• Requirements: Quote, word for word, every line starting at the line that contains "capture in millimetres?" and ending with the last line of the records; include both of these lines and no others.

• Excerpted data:
»»

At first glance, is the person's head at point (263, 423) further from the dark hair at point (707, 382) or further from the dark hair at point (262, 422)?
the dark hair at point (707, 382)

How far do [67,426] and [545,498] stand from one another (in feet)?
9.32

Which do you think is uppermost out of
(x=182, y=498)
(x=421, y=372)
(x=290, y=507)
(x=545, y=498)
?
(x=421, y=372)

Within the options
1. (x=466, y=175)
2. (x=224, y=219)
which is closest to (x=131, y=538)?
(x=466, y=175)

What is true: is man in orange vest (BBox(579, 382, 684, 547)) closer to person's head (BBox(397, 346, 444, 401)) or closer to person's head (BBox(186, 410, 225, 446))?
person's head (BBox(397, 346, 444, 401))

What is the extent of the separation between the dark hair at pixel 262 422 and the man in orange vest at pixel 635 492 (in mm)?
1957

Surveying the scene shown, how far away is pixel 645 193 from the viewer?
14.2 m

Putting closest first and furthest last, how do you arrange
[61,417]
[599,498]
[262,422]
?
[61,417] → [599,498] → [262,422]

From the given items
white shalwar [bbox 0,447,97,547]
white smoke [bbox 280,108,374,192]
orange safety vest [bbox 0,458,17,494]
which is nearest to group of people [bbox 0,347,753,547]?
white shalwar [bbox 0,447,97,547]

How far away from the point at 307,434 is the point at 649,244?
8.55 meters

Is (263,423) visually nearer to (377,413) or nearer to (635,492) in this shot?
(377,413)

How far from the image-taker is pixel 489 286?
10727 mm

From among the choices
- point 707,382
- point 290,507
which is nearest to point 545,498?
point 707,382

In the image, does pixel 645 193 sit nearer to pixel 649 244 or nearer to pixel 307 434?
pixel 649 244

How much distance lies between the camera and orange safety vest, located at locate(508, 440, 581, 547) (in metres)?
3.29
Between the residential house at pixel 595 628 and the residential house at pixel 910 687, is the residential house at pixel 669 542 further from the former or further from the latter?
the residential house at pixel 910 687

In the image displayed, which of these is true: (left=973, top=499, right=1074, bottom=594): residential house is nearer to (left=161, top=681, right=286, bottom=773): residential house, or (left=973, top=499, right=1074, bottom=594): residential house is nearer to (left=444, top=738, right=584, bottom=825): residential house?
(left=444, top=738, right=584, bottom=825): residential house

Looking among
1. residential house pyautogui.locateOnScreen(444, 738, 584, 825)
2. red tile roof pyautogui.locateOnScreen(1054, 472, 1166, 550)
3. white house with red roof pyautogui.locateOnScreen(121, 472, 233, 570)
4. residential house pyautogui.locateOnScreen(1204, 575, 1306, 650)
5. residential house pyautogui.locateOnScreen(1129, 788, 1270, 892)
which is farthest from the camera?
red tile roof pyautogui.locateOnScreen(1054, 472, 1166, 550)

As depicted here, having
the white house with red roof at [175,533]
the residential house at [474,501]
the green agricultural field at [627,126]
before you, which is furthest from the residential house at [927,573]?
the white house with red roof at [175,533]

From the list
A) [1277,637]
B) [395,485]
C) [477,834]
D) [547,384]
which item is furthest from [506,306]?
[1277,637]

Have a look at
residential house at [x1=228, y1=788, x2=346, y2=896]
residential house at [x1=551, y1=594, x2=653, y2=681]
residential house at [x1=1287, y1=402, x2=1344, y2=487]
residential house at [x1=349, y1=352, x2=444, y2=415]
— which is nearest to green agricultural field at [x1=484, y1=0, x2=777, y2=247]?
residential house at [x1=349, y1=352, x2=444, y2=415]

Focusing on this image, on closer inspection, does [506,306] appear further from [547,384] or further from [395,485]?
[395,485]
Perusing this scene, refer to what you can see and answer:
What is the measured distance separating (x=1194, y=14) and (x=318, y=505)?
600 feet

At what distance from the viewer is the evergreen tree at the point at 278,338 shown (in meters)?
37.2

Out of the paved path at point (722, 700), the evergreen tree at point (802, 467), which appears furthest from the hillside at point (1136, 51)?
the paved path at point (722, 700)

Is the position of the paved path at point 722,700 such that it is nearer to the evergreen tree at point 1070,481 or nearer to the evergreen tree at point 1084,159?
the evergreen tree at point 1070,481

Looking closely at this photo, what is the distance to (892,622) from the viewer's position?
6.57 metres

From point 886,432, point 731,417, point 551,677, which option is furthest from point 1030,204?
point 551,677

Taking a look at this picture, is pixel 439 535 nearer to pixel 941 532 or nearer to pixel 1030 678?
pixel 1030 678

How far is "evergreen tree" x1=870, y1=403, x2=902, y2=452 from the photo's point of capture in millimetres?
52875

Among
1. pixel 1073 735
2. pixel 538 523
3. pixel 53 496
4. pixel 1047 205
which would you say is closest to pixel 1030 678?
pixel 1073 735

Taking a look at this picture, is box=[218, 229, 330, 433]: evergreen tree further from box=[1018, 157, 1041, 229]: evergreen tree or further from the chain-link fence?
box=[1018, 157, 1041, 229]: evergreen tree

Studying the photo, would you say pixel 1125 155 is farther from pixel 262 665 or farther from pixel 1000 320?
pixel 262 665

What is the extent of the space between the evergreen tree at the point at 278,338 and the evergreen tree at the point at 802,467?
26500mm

««

• Output below:
How far is "evergreen tree" x1=870, y1=403, x2=902, y2=452 from the photo's point of capture in millimetres?
52875

Among
1. pixel 1073 735
2. pixel 538 523
3. pixel 53 496
4. pixel 1047 205
which would you say is closest to pixel 1030 678?
pixel 1073 735

Taking a look at this picture, is box=[218, 229, 330, 433]: evergreen tree further from box=[1018, 157, 1041, 229]: evergreen tree or further from the chain-link fence?
box=[1018, 157, 1041, 229]: evergreen tree

Studying the photo, would you say pixel 1125 155 is farther from pixel 262 665 or farther from pixel 1000 320?
pixel 262 665

What is the extent of the space between the evergreen tree at the point at 278,338 and the evergreen tree at the point at 802,467?
26500mm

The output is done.